Compared with the "e5-base" model, what is the main update in this "e5-base-v2" version?
Compared with the "e5-base" model, what is the main update in this "e5-base-v2" version?
Nothing new, v2 models are simply pre-trained on larger quantity and more diverse text pair datasets.
@bergum We do not have plans to release its unsupervised weights. Embedding models without supervised fine-tuning do not perform very well and are not suitable for out-of-box use cases. If you'd like to fine-tune from the unsupervised ones, you can build upon https://huggingface.co/intfloat/e5-base-unsupervised (also has small and large versions)
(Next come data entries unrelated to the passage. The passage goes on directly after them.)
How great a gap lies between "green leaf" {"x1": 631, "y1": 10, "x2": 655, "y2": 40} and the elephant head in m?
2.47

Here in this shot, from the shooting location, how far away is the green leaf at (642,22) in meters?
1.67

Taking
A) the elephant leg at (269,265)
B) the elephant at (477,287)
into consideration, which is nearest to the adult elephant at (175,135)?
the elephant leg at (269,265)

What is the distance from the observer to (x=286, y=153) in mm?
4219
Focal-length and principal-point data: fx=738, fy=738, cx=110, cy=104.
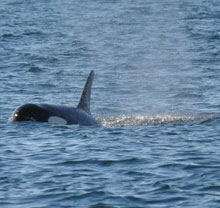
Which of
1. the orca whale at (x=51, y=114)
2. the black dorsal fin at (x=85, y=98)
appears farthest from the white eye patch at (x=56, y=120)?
the black dorsal fin at (x=85, y=98)

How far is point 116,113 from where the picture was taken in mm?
20938

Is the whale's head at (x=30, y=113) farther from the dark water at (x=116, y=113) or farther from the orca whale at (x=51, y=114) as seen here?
the dark water at (x=116, y=113)

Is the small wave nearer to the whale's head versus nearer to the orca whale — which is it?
the orca whale

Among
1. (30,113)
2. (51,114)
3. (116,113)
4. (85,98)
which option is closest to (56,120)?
(51,114)

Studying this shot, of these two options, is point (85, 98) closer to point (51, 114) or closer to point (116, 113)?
point (51, 114)

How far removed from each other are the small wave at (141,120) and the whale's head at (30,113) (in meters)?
1.82

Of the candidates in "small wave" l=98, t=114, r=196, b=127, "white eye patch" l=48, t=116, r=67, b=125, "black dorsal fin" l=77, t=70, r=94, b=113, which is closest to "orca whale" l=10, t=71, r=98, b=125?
"white eye patch" l=48, t=116, r=67, b=125

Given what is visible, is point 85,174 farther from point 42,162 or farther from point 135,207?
point 135,207

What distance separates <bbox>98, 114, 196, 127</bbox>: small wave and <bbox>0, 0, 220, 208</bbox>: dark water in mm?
25

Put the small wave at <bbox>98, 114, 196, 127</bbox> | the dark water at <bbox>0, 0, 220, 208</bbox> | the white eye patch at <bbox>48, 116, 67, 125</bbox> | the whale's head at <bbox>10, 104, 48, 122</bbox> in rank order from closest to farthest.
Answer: the dark water at <bbox>0, 0, 220, 208</bbox> < the whale's head at <bbox>10, 104, 48, 122</bbox> < the white eye patch at <bbox>48, 116, 67, 125</bbox> < the small wave at <bbox>98, 114, 196, 127</bbox>

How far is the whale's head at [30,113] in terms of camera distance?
17.2 meters

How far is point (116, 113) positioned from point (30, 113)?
424 cm

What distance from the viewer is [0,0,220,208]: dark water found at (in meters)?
12.2

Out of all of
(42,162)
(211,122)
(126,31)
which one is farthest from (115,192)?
(126,31)
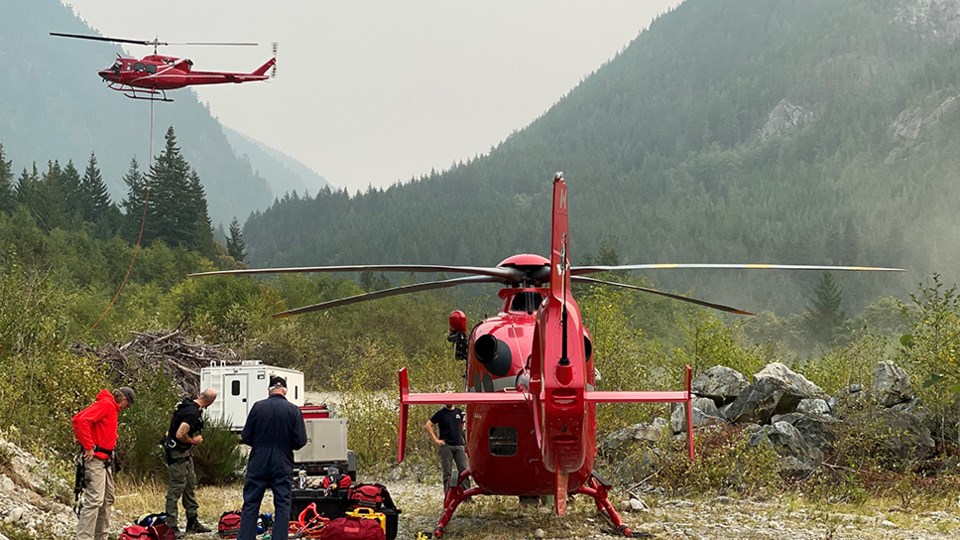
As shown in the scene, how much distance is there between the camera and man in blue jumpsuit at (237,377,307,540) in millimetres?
10250

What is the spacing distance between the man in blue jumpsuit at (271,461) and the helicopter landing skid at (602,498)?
4.00 m

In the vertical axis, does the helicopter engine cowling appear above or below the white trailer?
above

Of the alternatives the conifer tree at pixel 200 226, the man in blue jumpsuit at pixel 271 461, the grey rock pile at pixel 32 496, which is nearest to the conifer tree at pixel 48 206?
the conifer tree at pixel 200 226

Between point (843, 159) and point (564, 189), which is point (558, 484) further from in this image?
point (843, 159)

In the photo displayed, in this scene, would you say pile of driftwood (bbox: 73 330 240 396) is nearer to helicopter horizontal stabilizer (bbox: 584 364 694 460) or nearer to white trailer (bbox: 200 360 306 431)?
white trailer (bbox: 200 360 306 431)

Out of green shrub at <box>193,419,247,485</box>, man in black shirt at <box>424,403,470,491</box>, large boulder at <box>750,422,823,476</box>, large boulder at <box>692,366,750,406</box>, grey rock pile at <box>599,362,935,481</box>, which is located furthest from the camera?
large boulder at <box>692,366,750,406</box>

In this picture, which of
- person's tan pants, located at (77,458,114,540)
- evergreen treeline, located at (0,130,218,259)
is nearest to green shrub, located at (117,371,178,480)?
person's tan pants, located at (77,458,114,540)

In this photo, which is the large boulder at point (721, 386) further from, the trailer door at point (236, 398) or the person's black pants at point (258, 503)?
the person's black pants at point (258, 503)

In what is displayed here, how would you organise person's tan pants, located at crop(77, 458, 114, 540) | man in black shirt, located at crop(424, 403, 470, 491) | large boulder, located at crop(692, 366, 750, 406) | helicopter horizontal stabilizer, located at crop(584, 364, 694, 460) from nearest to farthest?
helicopter horizontal stabilizer, located at crop(584, 364, 694, 460) < person's tan pants, located at crop(77, 458, 114, 540) < man in black shirt, located at crop(424, 403, 470, 491) < large boulder, located at crop(692, 366, 750, 406)

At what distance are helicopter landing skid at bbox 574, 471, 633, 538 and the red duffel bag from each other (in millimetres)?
2890

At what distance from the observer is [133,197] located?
9462cm

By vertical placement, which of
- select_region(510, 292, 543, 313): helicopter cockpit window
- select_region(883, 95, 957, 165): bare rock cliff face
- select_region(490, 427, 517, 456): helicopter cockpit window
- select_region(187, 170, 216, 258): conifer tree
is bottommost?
select_region(490, 427, 517, 456): helicopter cockpit window

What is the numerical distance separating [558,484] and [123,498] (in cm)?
906

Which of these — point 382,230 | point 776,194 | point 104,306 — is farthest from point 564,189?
point 776,194
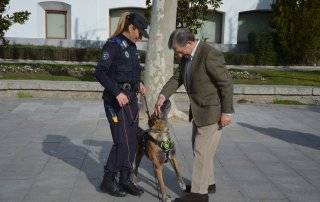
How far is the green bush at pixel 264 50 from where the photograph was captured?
2130 centimetres

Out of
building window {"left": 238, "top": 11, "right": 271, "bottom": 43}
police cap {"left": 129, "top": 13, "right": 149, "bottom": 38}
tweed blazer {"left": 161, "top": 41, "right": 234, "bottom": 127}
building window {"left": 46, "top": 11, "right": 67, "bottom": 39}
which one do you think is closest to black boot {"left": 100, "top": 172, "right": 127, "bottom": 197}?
tweed blazer {"left": 161, "top": 41, "right": 234, "bottom": 127}

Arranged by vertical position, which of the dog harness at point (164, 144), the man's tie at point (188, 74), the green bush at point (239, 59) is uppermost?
the man's tie at point (188, 74)

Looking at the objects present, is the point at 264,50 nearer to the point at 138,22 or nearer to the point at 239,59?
the point at 239,59

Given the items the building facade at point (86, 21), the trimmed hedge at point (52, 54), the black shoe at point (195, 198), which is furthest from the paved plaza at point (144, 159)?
the building facade at point (86, 21)

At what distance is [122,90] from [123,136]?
0.49m

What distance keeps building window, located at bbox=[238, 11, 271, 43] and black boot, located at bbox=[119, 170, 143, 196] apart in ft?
67.8

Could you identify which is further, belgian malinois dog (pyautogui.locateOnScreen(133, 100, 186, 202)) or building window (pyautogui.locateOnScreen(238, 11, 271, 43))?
building window (pyautogui.locateOnScreen(238, 11, 271, 43))

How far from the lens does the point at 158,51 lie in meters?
9.65

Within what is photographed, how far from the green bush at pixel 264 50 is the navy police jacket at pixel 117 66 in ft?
54.9

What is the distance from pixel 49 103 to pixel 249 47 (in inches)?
551

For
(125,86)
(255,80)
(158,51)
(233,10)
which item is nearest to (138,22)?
(125,86)

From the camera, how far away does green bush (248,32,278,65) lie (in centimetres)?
2130

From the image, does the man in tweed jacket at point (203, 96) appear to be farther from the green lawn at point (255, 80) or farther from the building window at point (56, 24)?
the building window at point (56, 24)

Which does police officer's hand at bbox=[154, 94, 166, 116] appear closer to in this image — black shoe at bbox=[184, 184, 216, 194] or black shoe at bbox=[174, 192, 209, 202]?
black shoe at bbox=[174, 192, 209, 202]
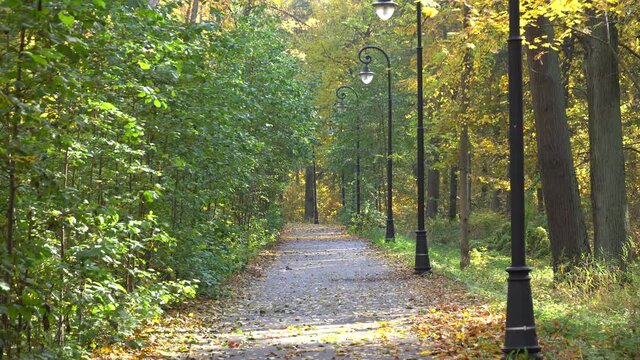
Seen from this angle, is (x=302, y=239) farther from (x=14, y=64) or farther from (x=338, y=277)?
(x=14, y=64)

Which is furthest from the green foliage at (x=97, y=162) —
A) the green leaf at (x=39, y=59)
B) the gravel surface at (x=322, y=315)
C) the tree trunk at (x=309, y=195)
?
the tree trunk at (x=309, y=195)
Thanks for confirming, @intfloat .
I'm asking because I can't reproduce the BEIR results reported in the paper or close to it. This could be explained if, by mistake, the wrong weights were uploaded.
With e5-base-v2 on TREC-COVID, I get 0.69633 ndcg_at_10, which is off compared to the .79 reported in the paper (which is a very good result for a dense model on TREC-COVID).
Edit:
It should be noted that this is on CPU; I haven't tested this on GPU yet, and only tested TREC-COVID.
python3 mteb_beir_eval.py --model-name-or-path intfloat/e5-base-v2
...
[2023-05-30 01:16:30,748 INFO] Evaluation for TRECCOVID on test took 89452.90 seconds
[2023-05-30 01:16:30,748 INFO] Scores: {'ndcg_at_1': 0.75, 'ndcg_at_3': 0.74397, 'ndcg_at_5': 0.73222, 'ndcg_at_10': 0.69633, 'ndcg_at_100': 0.52017, 'ndcg_at_1000': 0.48872, 'map_at_1': 0.00215, 'map_at_3': 0.00602, 'map_at_5': 0.00968, 'map_at_10': 0.01753, 'map_at_100': 0.09263, 'map_at_1000': 0.23437, 'recall_at_1': 0.00215, 'recall_at_3': 0.0065, 'recall_at_5': 0.01057, 'recall_at_10': 0.01961, 'recall_at_100': 0.12825, 'recall_at_1000': 0.46435, 'precision_at_1': 0.84, 'precision_at_3': 0.8, 'precision_at_5': 0.784, 'precision_at_10': 0.74, 'precision_at_100': 0.5326, 'precision_at_1000': 0.21844, 'mrr_at_1': 0.84, 'mrr_at_3': 0.91333, 'mrr_at_5': 0.91333, 'mrr_at_10': 0.91333, 'mrr_at_100': 0.91333, 'mrr_at_1000': 0.91333, 'evaluation_time': 89452.9}
@bergum The results in the paper correspond to https://huggingface.co/intfloat/e5-base instead of v2 models.
Your results are consistent with ours, which you can check at "Evaluation results" part of https://huggingface.co/intfloat/e5-base-v2 Note that software version and hardware could cause very minor differences.
By the way, the TREC COVID dataset is very small and has large performance fluctuations when fine-tuning with different random seeds. We mainly focus on the average results across all BEIR datasets.